Acquired by Appen, another crowdsourcing machine learning annotation company, in April 2019, Figure Eight provides training data to a variety of similar vendors. Figure Eight relies on a network of contributors to annotate huge amounts of data.
The contributors are trained, although they are mostly not data scientists, and are screened for security purposes. Their large contributor network enables Figure Eight to train data at scale, as well as continue to review annotated data while a job is running.
Getting training data
Before using Figure Eight, GumGum employed full-time staff for machine learning annotation, said Erica Nishimura, data curator at GumGum. That worked, but it was costly and, at times, slow. With large amounts of data, it could take months to get useable training data. Besides, the staff could only work in English, but GumGum has clients internationally.

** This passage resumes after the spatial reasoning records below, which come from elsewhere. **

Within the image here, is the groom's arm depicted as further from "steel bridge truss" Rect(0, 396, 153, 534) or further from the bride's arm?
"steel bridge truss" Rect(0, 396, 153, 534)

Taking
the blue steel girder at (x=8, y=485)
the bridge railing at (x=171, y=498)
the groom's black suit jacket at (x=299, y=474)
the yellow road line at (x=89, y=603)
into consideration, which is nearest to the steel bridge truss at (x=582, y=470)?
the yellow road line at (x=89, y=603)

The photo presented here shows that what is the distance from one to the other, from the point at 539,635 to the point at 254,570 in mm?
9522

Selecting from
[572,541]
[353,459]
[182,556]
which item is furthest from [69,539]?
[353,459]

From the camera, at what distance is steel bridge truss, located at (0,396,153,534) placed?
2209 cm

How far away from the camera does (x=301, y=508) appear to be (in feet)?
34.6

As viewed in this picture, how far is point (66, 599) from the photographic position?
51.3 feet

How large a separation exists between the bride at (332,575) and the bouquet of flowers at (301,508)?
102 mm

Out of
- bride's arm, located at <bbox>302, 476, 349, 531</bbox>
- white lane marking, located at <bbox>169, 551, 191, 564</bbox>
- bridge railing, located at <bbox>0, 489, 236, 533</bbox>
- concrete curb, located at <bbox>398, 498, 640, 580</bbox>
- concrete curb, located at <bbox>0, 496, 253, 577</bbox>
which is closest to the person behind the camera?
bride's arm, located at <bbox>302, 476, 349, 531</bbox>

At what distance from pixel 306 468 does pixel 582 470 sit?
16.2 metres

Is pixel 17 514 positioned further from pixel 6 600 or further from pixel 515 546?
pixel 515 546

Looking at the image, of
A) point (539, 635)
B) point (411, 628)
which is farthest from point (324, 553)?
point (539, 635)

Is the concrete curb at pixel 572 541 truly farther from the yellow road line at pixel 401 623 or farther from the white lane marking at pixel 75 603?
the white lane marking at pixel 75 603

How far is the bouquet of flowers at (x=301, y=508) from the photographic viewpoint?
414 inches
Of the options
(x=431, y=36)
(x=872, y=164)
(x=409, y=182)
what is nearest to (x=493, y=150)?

Figure Eight, meanwhile, works in a number of languages. At the time, Nishimura said, it was one of the only companies that worked in Japanese. As GumGum has a thriving Japanese division, the language support was one of the main reasons it chose Figure Eight.
Scalability, said Lane Schechter, product manager at GumGum, was the other reason GumGum chose Figure Eight.

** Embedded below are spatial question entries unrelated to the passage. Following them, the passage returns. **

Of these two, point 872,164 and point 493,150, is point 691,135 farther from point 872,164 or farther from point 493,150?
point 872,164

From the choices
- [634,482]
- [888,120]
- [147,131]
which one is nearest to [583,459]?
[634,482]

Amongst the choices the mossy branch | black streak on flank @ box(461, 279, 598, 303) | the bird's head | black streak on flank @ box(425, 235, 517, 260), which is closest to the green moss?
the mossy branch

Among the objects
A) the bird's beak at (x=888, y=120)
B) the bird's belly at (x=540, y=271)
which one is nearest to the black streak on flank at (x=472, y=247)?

Working with Figure Eight has increased GumGum’s data capacity tenfold, Schechter said. Also, instead of taking months to get completed machine learning annotation, it now happens in about a week.

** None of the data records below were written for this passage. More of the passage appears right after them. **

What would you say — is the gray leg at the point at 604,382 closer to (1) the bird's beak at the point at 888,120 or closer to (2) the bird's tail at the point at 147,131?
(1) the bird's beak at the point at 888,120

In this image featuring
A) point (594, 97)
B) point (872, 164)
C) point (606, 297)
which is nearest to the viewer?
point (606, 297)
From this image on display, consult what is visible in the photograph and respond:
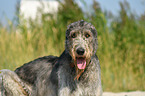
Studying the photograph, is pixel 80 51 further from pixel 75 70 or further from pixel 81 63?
pixel 75 70

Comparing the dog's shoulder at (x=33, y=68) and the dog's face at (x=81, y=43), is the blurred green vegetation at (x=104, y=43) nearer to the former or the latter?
the dog's shoulder at (x=33, y=68)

Still, that’s not to say that working with Figure Eight has been without its share of problems.
One of the biggest challenges has been communicating directly with Figure Eight’s crowdsource contributors, Nishimura said.
At times, the contributors have had trouble understanding exactly what GumGum wants, but, because there is no way to directly interact with the contributors, Nishimura said it is hard to know if the contributors are having problems, or what they might be.
The best GumGum can do is put in a message, Nishimura said, but there is no way to alert each contributor to the message. Besides, a single message isn’t the same as having a conversation, she added.
While she was unsure if other similar crowdsourcing machine learning annotation companies have a better way to communicate with contributors, Nishimura said some other companies have their own checkers, who do spot-checks on completed annotations.
“It’s one more step to ensure quality,” Nishimura said. But, she added, the prices of those services are generally higher than those of Figure Eight’s.